Thursday, August 31, 2017

Estate Wall or a possible Qusukqaniyutôk? (Washington CT)

Or the first of a series of sketches before the 
12th Annual Native American-Archaeology Roundtable 
“Our Hidden Landscapes: Native American Stone Ceremonial Sites in the North American East"
to be held on:
Saturday, October 28, 2017
at
The Institute for American Indian Studies (IAIS)
38 Curtis Road
Washington, Connecticut  06793
(860) 868-0518

     You could say it’s a “massive stone wall,” large and heavy or solid, as in "a massive rampart of stone," “impressively large” as both Miriam and Webster put it when compared to the other rows of stones that are found on and around the grounds of the Institute for American Indian Studies in Washington CT, but that’s the word that comes to mind for me when looking at the Stone Structure to the right of the driveway leading to the Research Building where the 12th Annual Native American-Archaeology Roundtable will be held on Saturday, October 28, 2017. The event is being called “Our Hidden Landscapes: Native American Stone Ceremonial Sites in the North American East" but the “wall” is hardly hidden, showing up on the Google Earth image below.
   Drawing a line for a path, I was just a little surprised to find the segment is about a quarter mile long – 404 meters or 1,327 feet, about 442 yards long if I trust the dialogue box that pops up when I use that feature.
   I wrote a little bit about this “stone wall” a few years back, noting that there were apparently capstones on top of this structure, http://wakinguponturtleisland.blogspot.com/2014/11/capstones-defined-sort-of.html, but as the little sketch shows (I hope) there’s turtle imagery or iconography to be seen in some of the more intact “capstones.”
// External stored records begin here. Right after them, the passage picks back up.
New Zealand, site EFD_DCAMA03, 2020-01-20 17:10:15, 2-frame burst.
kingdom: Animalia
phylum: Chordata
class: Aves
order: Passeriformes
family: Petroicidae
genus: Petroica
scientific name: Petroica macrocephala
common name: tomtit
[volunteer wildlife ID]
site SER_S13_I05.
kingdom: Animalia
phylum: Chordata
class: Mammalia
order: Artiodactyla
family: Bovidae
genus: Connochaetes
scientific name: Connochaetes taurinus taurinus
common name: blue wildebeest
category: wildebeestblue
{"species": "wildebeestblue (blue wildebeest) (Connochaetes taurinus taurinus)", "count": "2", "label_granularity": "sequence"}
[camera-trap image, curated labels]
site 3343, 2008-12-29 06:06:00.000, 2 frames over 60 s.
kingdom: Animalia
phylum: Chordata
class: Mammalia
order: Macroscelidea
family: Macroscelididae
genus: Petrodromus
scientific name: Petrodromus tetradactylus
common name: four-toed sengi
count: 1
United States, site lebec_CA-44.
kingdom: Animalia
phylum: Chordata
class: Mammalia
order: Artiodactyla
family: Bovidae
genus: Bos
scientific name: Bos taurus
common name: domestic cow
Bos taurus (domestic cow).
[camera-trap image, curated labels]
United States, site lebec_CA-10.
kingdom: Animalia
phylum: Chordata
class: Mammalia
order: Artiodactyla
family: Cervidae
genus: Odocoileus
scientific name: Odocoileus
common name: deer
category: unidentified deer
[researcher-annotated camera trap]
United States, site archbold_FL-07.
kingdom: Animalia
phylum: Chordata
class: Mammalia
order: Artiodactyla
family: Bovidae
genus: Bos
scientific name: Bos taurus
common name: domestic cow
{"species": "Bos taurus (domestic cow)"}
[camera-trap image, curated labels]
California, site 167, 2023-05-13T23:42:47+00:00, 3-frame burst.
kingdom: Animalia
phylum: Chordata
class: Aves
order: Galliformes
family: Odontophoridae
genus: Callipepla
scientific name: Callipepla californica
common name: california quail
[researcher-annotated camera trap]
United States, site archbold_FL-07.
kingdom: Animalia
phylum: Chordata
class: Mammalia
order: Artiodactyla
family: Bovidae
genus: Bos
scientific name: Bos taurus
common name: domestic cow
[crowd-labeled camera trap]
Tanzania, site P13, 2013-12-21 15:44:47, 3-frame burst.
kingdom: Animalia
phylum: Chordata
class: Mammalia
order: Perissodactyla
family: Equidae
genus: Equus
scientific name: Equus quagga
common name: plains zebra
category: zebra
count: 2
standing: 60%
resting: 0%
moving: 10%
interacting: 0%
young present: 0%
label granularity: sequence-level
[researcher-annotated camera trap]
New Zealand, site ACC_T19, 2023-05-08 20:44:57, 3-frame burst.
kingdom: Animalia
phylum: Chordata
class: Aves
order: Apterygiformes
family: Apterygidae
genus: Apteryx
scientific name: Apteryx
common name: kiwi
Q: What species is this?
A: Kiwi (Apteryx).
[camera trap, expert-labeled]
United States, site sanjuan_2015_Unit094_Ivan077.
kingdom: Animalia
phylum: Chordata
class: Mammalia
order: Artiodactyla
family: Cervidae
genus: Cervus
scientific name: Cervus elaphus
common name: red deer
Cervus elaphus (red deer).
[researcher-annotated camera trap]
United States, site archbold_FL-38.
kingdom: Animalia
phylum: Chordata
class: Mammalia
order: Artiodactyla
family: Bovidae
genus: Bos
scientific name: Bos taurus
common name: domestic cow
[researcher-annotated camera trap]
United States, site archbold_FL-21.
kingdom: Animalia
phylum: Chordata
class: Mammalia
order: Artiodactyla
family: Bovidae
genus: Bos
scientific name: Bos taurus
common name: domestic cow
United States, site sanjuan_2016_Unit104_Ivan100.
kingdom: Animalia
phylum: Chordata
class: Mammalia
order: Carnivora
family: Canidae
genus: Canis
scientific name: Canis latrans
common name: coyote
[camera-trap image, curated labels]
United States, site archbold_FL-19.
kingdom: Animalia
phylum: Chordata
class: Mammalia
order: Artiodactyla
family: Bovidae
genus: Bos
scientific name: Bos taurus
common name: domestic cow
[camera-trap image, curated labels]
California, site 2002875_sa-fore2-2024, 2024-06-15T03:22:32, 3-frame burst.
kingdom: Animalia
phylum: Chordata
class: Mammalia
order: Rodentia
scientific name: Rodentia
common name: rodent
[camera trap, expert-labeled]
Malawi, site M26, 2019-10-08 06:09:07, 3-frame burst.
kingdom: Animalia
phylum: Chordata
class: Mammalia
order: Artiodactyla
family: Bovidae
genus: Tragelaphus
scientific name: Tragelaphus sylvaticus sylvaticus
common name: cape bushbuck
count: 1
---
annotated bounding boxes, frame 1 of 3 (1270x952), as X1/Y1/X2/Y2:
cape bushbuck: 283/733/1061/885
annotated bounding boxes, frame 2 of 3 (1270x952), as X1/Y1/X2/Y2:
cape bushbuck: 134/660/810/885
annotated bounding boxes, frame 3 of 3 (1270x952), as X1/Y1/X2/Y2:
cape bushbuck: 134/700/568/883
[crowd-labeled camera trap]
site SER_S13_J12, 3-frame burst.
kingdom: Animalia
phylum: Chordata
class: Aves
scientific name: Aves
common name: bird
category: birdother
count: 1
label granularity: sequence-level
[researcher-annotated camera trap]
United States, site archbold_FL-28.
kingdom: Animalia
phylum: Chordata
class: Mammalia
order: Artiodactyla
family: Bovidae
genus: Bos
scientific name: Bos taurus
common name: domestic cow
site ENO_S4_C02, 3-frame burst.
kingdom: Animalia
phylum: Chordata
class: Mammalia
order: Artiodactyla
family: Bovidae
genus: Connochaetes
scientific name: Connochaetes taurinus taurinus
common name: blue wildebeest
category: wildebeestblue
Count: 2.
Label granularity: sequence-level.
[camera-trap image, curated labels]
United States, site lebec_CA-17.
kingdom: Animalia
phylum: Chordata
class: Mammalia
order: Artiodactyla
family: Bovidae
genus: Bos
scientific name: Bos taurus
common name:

  What really changed my mind about this seeming “Estate Wall” was a gateway that, at least to me, seems to recall other Great Serpent Gateways, as I call them.
(Note the stone heaps above)
(Closer view with life-sized human dummy for scale)

(Enhanced and labelled  LiDar View)
   Take into consideration as well the adjoining rows that form a rectangular area enclosed by similar massive “walls,” and you may begin to think of this wall as a possible qusukqaniyutôk or ‘stone row, enclosure’ as Doug Harris and Paul A. Robinson put it in “Ancient Ceremonial Landscape and King Philip’s War” (Northeast Anthropology  2015:140). Please note that Harris and Robinson will be speaking at this Roundtable event – and that I haven’t actually read what they wrote but did see that Rolf Cachat-Schilling makes reference to the work in “A Quantitative Assessment of Stone Relics in a Western Massachusetts Town” (2016 Massachusetts Archaeological Society) which you can find here:
    


Elaine Thomas (Mohegan) will also be speaking at the event and I have to remember to ask her about this photo and the similarities of these stone structures with those "Toot Stones."